WHAT YOU WILL DO
Only the lines from the start of the data through the line with "Avengers Endgame™-Luftballon rund" belong in the copy. Restate them word for word, minus the pictures.

DATA FOR THIS TASK
Segment Open
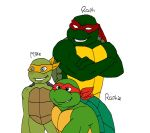 Raph Raphie and Mike colour by VeggieKakababy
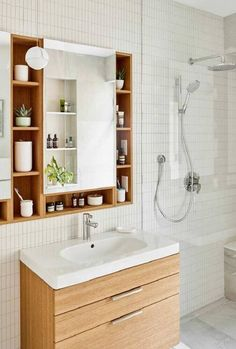 Bathroom Storage Ideas - Just look into these easy ideas we threw up. Below are 22 trendy bathroom storage ideas to maintain your bathroom organized as well as looking . storage 22 Hanging Bathroom Storage Ideas for Maximizing Your Bathroom Space Bad Inspiration, Bathroom Inspiration, Bathroom Furniture, Bathroom Interior, Dyi Bathroom, Modern Furniture, Rustic Furniture, Bathroom Beadboard, Bathroom Repair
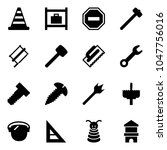 solid vector icon set   road... | Shutterstock .eps vector #1047756016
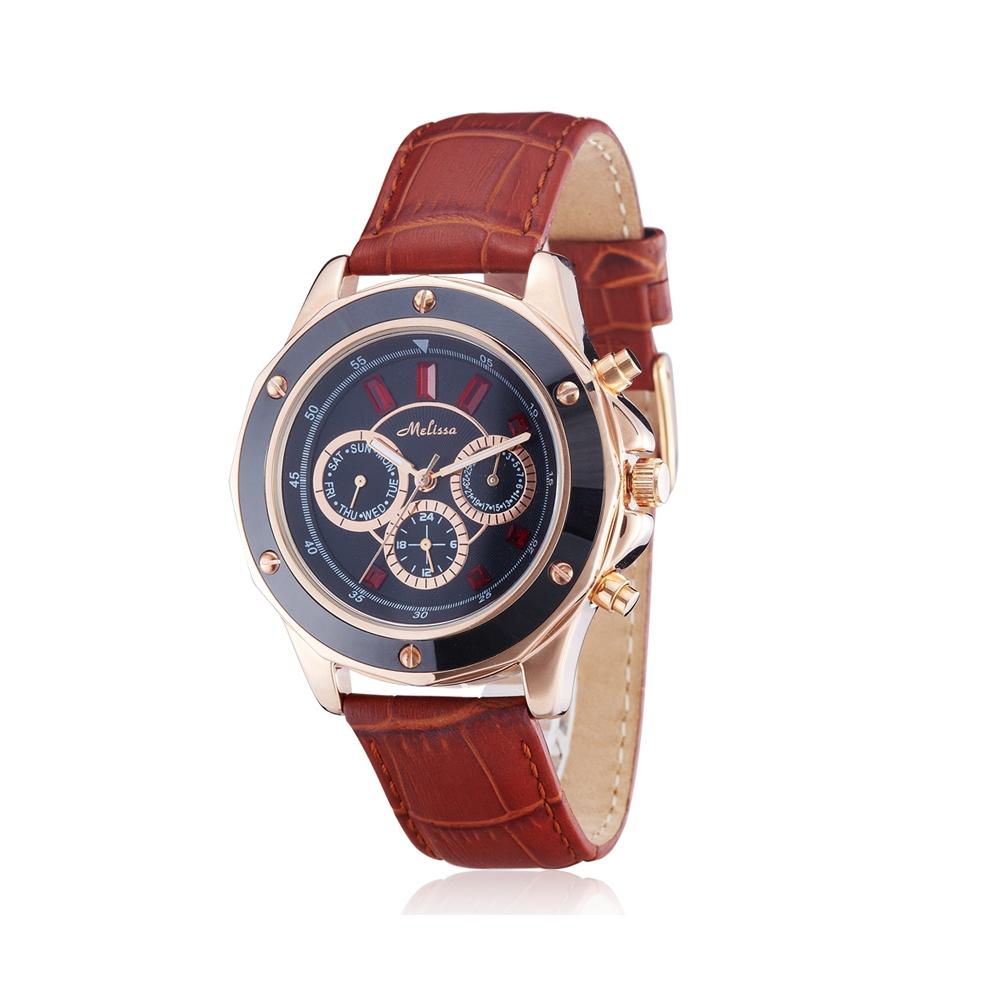 Uhr Kristall Swarovski Elements Rot und Braun Leder Armband | 5325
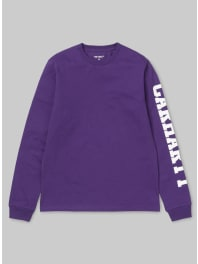Carhartt Work in ProgressL/S College Left T-Shirt / maglietta lilla
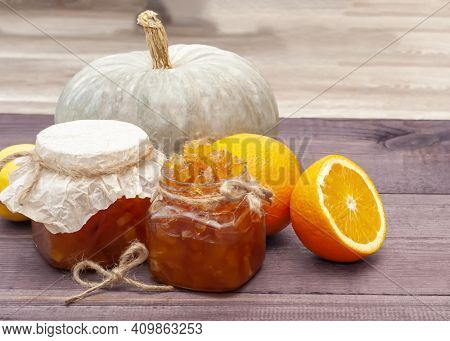 Ingredients And Ready-made Orange Jam In A Jar. Jam Made From Oranges And Pumpkins. Delicious Transp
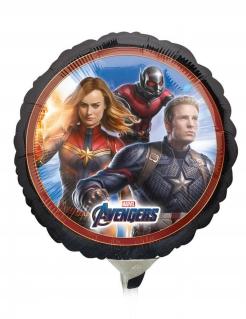 Avengers Endgame™-Luftballon rund Partydeko bunt 23 cm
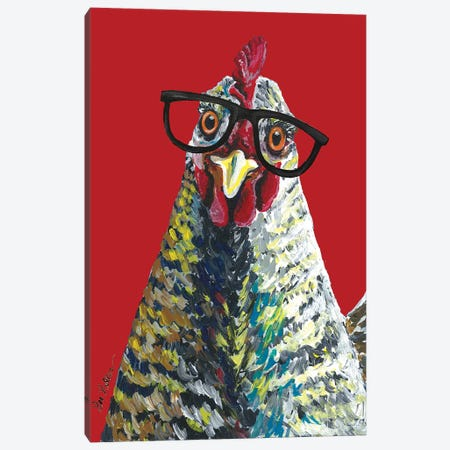 Chicken Willimina Glasses On Red Canvas Print #HHS369} by Hippie Hound Studios Art Print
Segment Closed
ANSWER TO THIS EXERCISE
 Raph Raphie and Mike colour by VeggieKakababy
 Bathroom Storage Ideas - Just look into these easy ideas we threw up. Below are 22 trendy bathroom storage ideas to maintain your bathroom organized as well as looking . storage 22 Hanging Bathroom Storage Ideas for Maximizing Your Bathroom Space Bad Inspiration, Bathroom Inspiration, Bathroom Furniture, Bathroom Interior, Dyi Bathroom, Modern Furniture, Rustic Furniture, Bathroom Beadboard, Bathroom Repair
 solid vector icon set   road... | Shutterstock .eps vector #1047756016
 Uhr Kristall Swarovski Elements Rot und Braun Leder Armband | 5325
Carhartt Work in ProgressL/S College Left T-Shirt / maglietta lilla
 Ingredients And Ready-made Orange Jam In A Jar. Jam Made From Oranges And Pumpkins. Delicious Transp
 Avengers Endgame™-Luftballon rund Partydeko bunt 23 cm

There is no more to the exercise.